NASA Publicity and Mars Polar Lander
Dateline: 12/05/99We may never know what happened to the Mars Polar Lander and the pair of Deep Space 2 probes. Data sent before the attempted landing didn't indicate any problems with the spacecraft. Short of making contact with the vehicles, there is no way to retrieve any post-landing data.
For the weeks and months following the mission, attention will focus on mission planning and design, as well as on NASA policies in general. Congress will begin an oversite investigation; NASA will form its own internal team; and we might even see an outside, independent panel.
The investigation will be complicated because NASA is as much a political agency as it is a technology agency. Missions must meet both scientific and political goals. Often, politics are even more important than science.
To preserve its funding, NASA must seek out politically popular programs, and it must seek out as much publicity for these programs as possible. Unfortunately, science and publicity don't always mix very well.
Immediate Results
Within minutes of the projected landing time, major news organizations were already talking about another $165 million loss for NASA. NASA program managers were rapidly entering spin control mode. Program scientists, however, were almost nonchalant, claiming they had said all along they didn't expect to hear anything for at least a day or so.
Now, I followed this program fairly closely, and I can't remember hearing such a statement. I have no doubt it's true, but I also have no doubt NASA chose to play down this fact.
NASA chose to focus on the landing as the climax of the mission. Most of the science would occur later, but the landing was considered the "Big Event." After all, the clock on the Polar Lander Web site counted down to the landing, not the reception of the first signal.

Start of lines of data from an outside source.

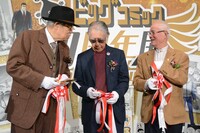 テープカットの様子。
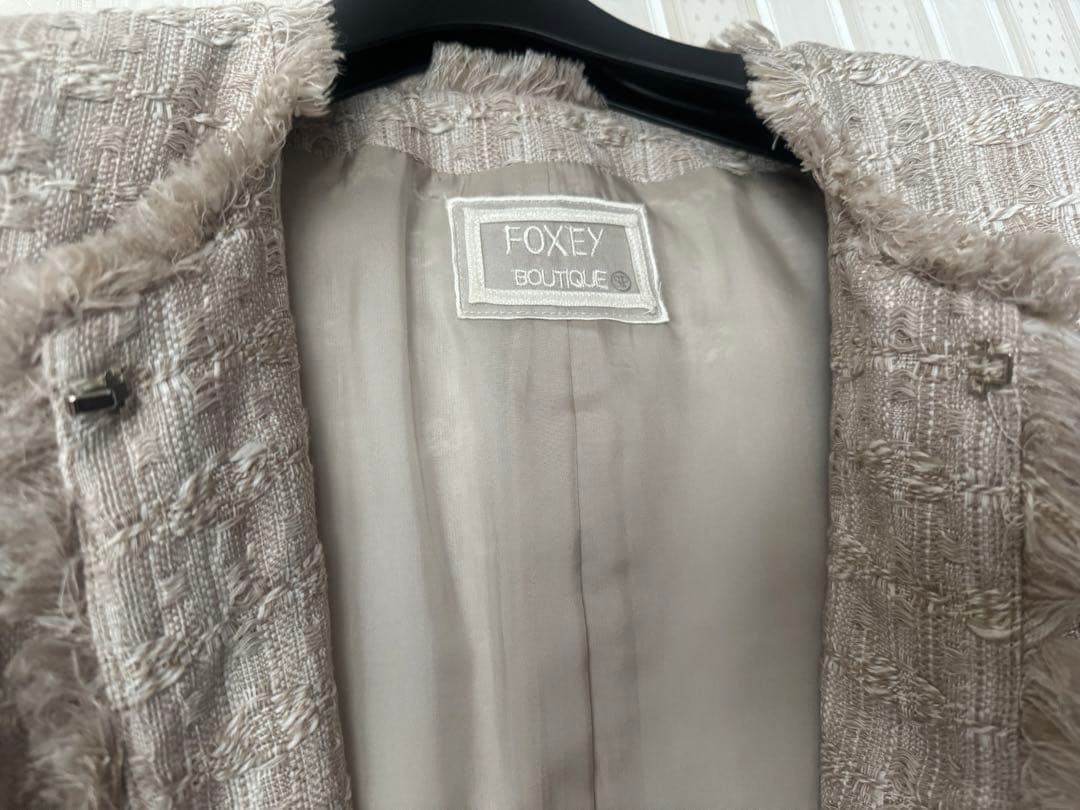 新品　FOXEY ノーカラージャケット 40 上品　ハンガー付き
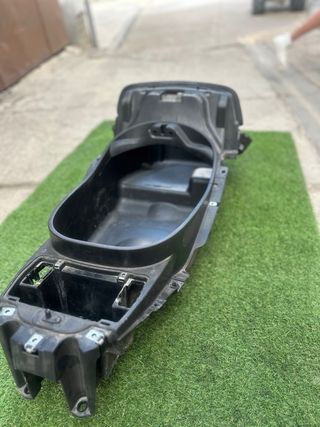Baúl maletero Piaggio X8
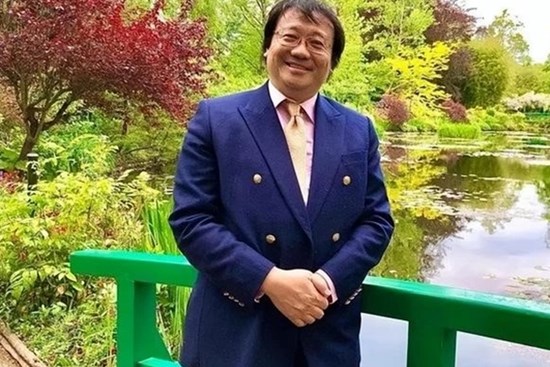 Ông bố giúp con vào trường đại học danh giá nhờ 3 cách dạy dỗ 'khác người'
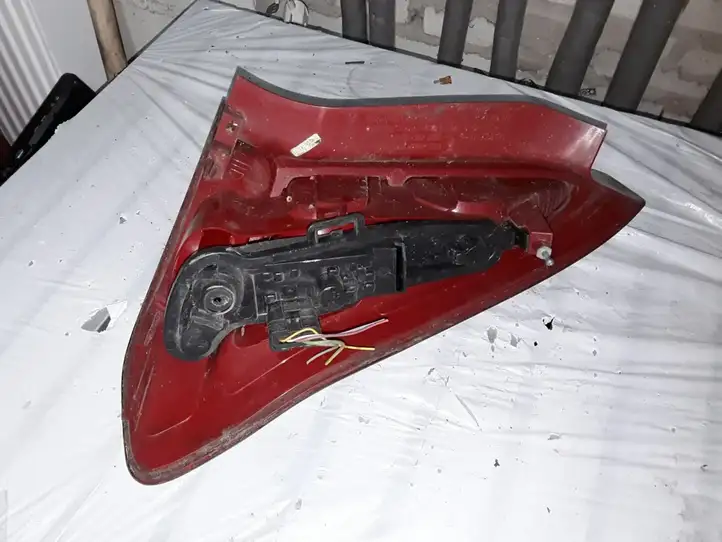 Citroen C4 (2004 - 2008) 96466801777 Задний фонарь в кузове — фото 2
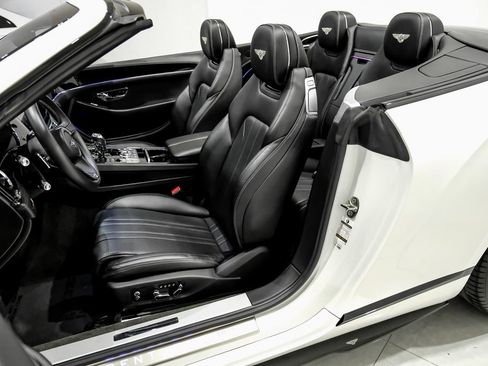 Used 2020 Bentley Continental GT image 37
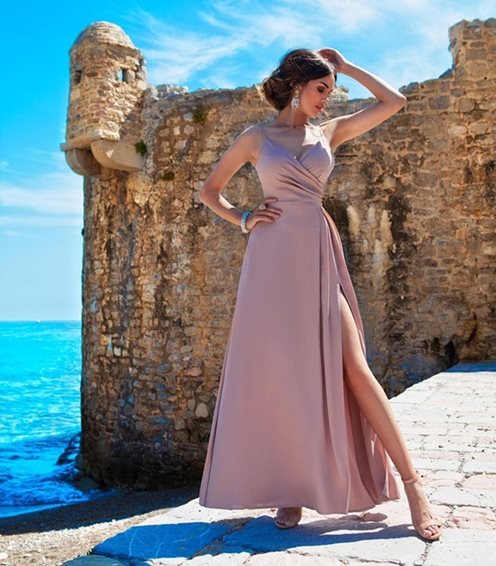 Sukienka długa dekolt fala róż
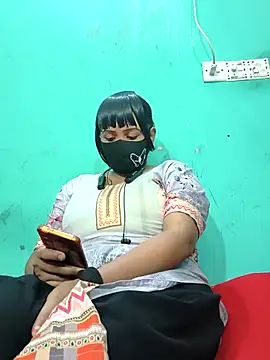 Snapshot of RaniBd01 chatting on 04-28-26, 02:33 RaniBd01 online show from 04-28-26, 02:33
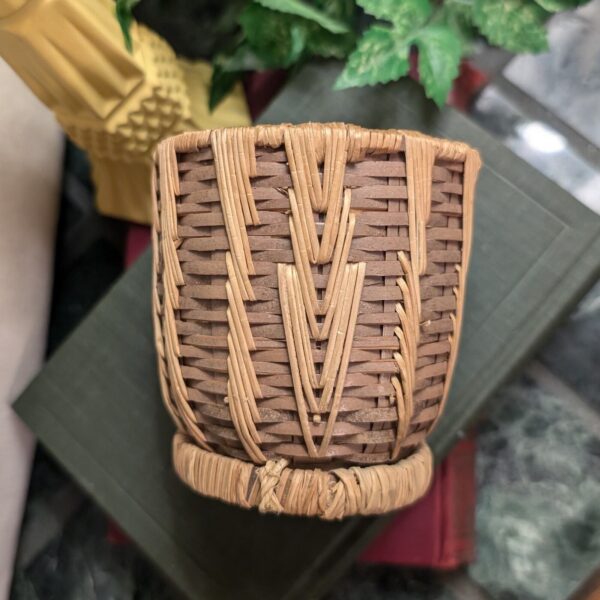 Small Vintage Natural Hand Woven Boho Basket, Pencil, Pen, Makeup Brush Holder - Image 3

Programs of this type usually don't have a single climactic event. For various reasons, though, that's what the public has come to expect, and that's what NASA must deliver to maximize its publicity.
Some of this expectation is the media's fault for focusing on the dramatic. What plays better on the evening news: a difficult landing on a distant planet, or the deployment of an antenna and the subsequent encoded signal?
Some of this expectation is the public's fault for demanding instant results. In the movies, there's always a precise countdown to a final event, but in real science programs the results often trickle in over hours or even days.
Finally, much of this expectation is NASA's fault for putting publicity ahead of public eduction, and education is one of its official missions. NASA does a decent job of explaining the technology behind its programs, but it fails to show the basic scientific process which drives these programs.